If You See a Flying Saucer-Like Object in Hawaii, Your Eyes Aren't Fooling You

"Think about it like a bridge for humans to Mars."

If you happen to see a large, disc-shaped object plummeting to the ground in Kauai, Hawaii, in June, know that it's not a flying saucer in the extraterrestrial sense, but a system fashioned by NASA.

The space agency's Low-Density Supersonic Decelerator project will be testing the rocket-powered vehicle, launching it to near space in a couple of months. If successful, the vehicle could help bring large payloads to Mars or other planets.

NASA workers at the agency's Jet Propulsion Laboratory, wearing clean room "bunny suits," prepare the LDSD test article for shipment later this month to Hawaii. LDSD will help land bigger space payloads on Mars or return them back to Earth. (Image source: NASA/JPL) NASA workers at the agency's Jet Propulsion Laboratory are getting ready to ship LDSD for testing in Hawaii. (Image source: NASA/JPL)

The LDSD is meant to help slow down a vehicle as it comes in for a landing. The latest Mars rover Curiosity, for example, used a combination of parachutes and rockets to land, but larger vehicles would require an even more extensive system.

Mike Meacham, a mechanical engineer at the laboratory, described LDSD as a "much larger, supersonic parachute."

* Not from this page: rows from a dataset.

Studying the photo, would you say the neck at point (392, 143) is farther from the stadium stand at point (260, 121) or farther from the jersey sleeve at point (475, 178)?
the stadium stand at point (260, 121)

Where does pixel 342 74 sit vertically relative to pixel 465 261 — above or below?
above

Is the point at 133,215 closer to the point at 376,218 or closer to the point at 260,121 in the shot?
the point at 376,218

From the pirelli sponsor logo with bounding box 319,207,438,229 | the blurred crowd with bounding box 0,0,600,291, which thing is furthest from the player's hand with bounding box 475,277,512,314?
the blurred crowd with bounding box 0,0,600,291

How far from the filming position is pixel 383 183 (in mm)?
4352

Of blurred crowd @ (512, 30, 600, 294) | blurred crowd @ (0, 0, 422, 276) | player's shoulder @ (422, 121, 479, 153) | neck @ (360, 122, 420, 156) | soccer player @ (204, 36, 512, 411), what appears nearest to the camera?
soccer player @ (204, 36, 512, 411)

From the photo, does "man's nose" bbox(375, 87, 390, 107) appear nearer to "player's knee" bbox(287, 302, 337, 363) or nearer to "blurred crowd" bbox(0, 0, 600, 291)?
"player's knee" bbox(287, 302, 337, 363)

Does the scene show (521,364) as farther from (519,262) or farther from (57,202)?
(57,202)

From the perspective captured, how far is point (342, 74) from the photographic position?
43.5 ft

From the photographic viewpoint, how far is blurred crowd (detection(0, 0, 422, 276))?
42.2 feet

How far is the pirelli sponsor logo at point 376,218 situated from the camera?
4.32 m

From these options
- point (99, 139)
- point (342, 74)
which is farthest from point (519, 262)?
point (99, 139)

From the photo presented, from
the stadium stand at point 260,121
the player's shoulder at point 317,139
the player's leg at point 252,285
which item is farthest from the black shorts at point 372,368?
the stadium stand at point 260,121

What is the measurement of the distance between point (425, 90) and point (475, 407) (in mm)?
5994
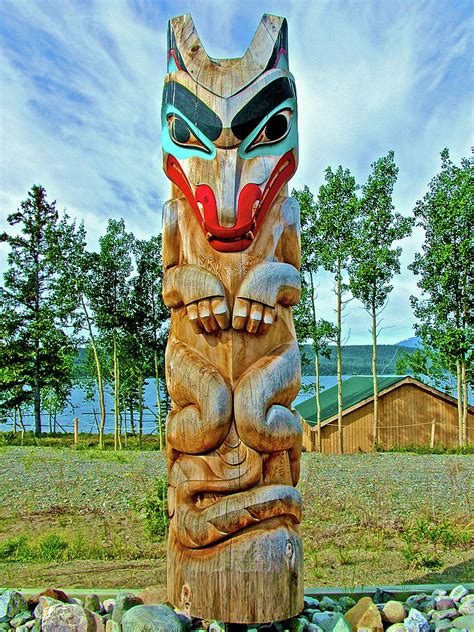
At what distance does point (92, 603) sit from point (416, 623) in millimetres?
2152

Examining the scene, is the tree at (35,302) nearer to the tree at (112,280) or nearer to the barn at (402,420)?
the tree at (112,280)

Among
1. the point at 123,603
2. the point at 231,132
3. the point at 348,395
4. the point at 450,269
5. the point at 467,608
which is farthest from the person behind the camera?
the point at 348,395

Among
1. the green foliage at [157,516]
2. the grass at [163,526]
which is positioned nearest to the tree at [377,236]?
the grass at [163,526]

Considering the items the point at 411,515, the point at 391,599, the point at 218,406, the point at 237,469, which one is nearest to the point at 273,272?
the point at 218,406

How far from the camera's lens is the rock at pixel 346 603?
12.0 feet

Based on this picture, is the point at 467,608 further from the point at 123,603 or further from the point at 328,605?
the point at 123,603

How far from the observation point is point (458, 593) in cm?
371

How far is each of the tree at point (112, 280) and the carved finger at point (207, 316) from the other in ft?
51.2

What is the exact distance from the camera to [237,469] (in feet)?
9.19

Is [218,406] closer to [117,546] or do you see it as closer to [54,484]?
[117,546]

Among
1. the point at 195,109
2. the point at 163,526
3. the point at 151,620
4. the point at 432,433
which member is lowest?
the point at 432,433

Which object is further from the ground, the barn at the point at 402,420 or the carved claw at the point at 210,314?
the carved claw at the point at 210,314

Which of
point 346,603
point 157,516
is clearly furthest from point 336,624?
point 157,516

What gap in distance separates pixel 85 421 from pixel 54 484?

"When we land spacecraft on Mars, we're going extremely fast. We have got to slow down, so we use a parachute -- we use a really big parachute," he said.

Image source: YouTube Image source: YouTube

When you consider that Curiosity cost about $2 billion, landing similar devices or valuable materials in the future intact will be vital.

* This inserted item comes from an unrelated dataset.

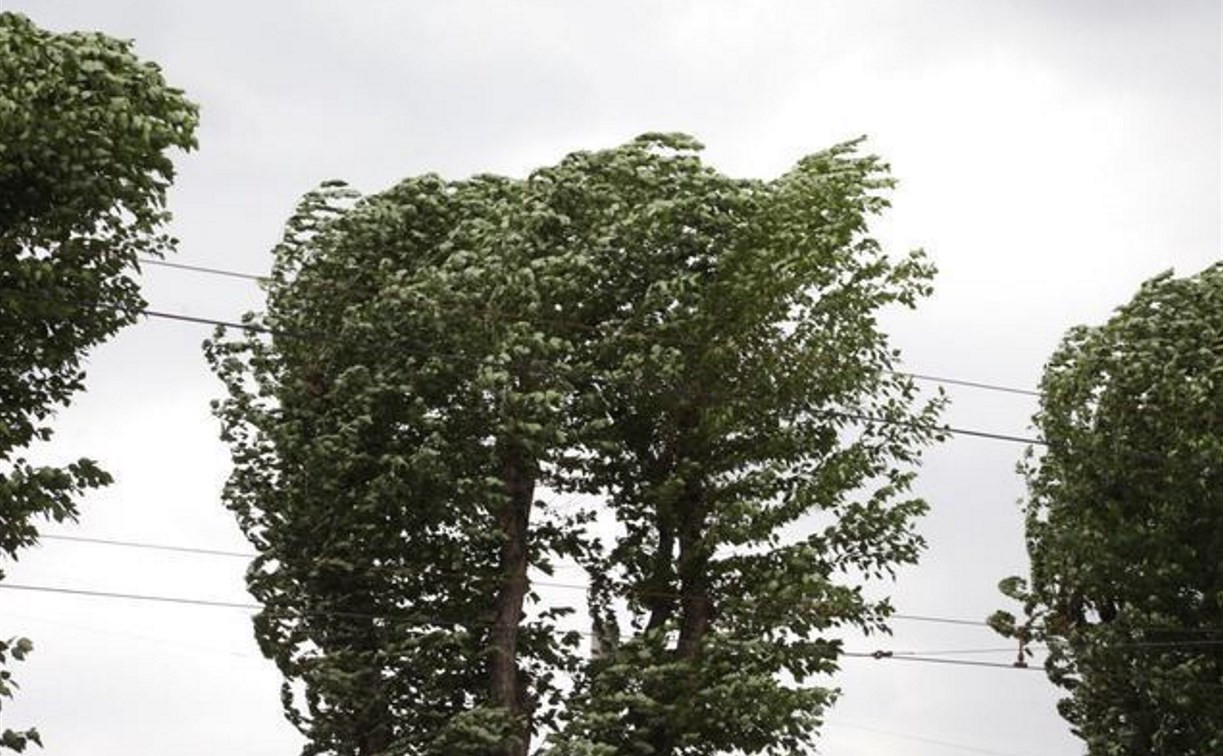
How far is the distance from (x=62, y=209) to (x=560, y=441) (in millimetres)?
9476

"It may seem obvious, but the difference between landing and crashing is stopping," Allen Chen at NASA's Jet Propulsion Laboratory in California told New Scientist.

Why are they testing the LDSD in Hawaii? Meacham explained that previous parachute testing used to happen in a wind tunnel, but newer parachute systems are too large for these spaces.

Watch Meacham explain the complex test:

"You want to go Mars and you want to go big, then you got to test big. You got to be a little crazy sometimes if you want to do the crazy things," Meacham said.

Robert Braun at Georgia Tech told New Scientist that the deceleration system could be a "game-changer."

"You could take a mass to the surface equal to something like one to 10 Curiosities. Think about it like a bridge for humans to Mars. This is the next step in a sequence of technologies that would need to be developed," Braun said.